Bitburger is one we see often on commercials, especially during televised sports. Everyone knows their slogan "Bitte ein Bit" ("Ask for a Bit" or "A Bit, Please")...their commercials are everywhere! Bitburg is located in the Eifel mountain area of Rhineland-Palatinate, near the Luxembourg border. Though pretty much every Geman brewery uses only the best ingredients, Bitbuger claims that its water source (drawn from the Bitburg Triassic Trough) gives it a superior, crisp Pilsner taste. Whether or not the water filtered through million-year old shell and sandstone makes a better beer or not, Bitburger is doing something right and is one of the top 3 selling beers across Germany.

In our contest, we preferred the Hasseröder, however. The Bit lived up to its word association and was a bit bitter compared to the crisp Hasseröder.  And in addition to a preferable taste, the Hasseröder had a really pleasing, crisp fizziness to it.  

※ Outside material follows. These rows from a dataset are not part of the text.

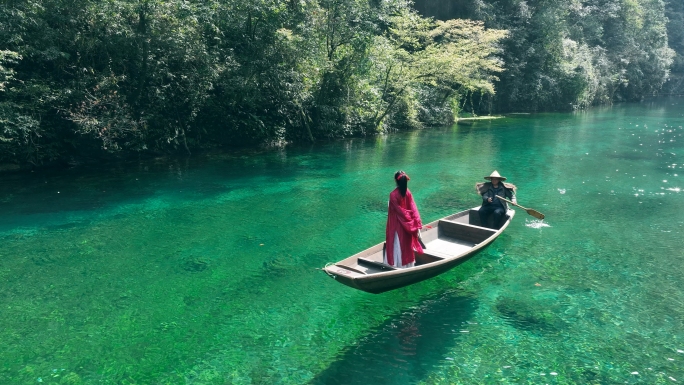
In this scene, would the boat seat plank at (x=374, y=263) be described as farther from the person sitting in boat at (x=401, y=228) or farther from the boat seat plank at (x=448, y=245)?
the boat seat plank at (x=448, y=245)

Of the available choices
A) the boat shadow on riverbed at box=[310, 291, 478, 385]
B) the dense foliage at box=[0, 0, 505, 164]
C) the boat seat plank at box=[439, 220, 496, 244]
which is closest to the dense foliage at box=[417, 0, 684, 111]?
the dense foliage at box=[0, 0, 505, 164]

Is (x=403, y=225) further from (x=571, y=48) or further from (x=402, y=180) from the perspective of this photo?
(x=571, y=48)

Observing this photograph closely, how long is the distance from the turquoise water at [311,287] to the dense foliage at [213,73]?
264 centimetres

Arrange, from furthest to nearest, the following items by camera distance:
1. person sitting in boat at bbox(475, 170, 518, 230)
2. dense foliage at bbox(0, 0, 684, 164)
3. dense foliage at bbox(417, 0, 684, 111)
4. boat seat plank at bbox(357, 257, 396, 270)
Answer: dense foliage at bbox(417, 0, 684, 111) < dense foliage at bbox(0, 0, 684, 164) < person sitting in boat at bbox(475, 170, 518, 230) < boat seat plank at bbox(357, 257, 396, 270)

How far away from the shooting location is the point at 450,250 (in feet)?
34.9

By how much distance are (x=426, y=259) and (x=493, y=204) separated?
3.44m

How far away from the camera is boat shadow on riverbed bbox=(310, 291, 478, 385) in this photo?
681 centimetres

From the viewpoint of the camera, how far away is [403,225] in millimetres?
8477

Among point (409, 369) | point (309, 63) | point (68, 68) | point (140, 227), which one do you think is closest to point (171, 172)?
point (68, 68)

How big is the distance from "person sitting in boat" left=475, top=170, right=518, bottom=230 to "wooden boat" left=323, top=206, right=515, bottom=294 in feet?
0.68

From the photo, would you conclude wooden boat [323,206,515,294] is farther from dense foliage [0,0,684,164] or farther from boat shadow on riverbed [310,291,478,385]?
dense foliage [0,0,684,164]

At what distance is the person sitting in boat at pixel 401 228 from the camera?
8.39m

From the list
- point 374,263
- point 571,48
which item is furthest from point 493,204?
point 571,48

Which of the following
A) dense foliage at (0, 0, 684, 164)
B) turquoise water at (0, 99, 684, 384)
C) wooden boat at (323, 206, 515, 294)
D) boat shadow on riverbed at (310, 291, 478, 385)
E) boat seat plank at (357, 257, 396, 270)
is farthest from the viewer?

Then we have Wernesgrüner's "Legendary Pils" vs König Pilsener, Germany's "King of Beer." Wernesgrüner has been brewing beer since 1436, which they make sure to point out was a good 50 years "before Columbus discovered America."  It's available these days in the US and Canada, and you'll definitely find it in any US Aldi that sells beer. (American friends, if you have an Aldi in your town, give it a visit!) Wernesgrüner has a long tradition of export to North America, as it was served on Hapag-Lloyd's famous Hamburg-New York cruise line in the early 1900s and was also often taken to other countries as a gift by German travellers. Today, it's owned by the Bitburger Group, and is pitched as a brewery combining hundreds of years of experience with modern technology to produce a Legendary beer.

The König Pilsener today is also part of the Bitburger Group. In addition to the usual sports marketing, they use German celebrities Til Schweiger and Boris Becker (seriously, he and his ladies are always in the tabloids and social pages!!) in promotions. König Pilsener has been around since 1825, when Herr König began brewing his beer. The brewery focuses on Pils today, though also produces an Altbier and several other beer drinks (radler, malz, alcohol-free, etc). They've been making Pils since before it was popular, so why change? This one comes from Duisburg, an inland port and major steel producing area near Düsseldorf. 

Both of these beers were considerably lighter tasting than the other two, but we picked the Wernesgrüner to be the Bitburger Group's representative in the next round.  

 

Though it's one of the biggest brewery groups in Germany, Bitburger's three pils could not stand up to InBev's Hasseröder.  Most likely it's our Bavarian-trained palates...we don't favor the super hoppy beers. It was, of course, a Pils, but we really enjoyed that they added some maltiness to balance out the hops. A really great pilsner beer.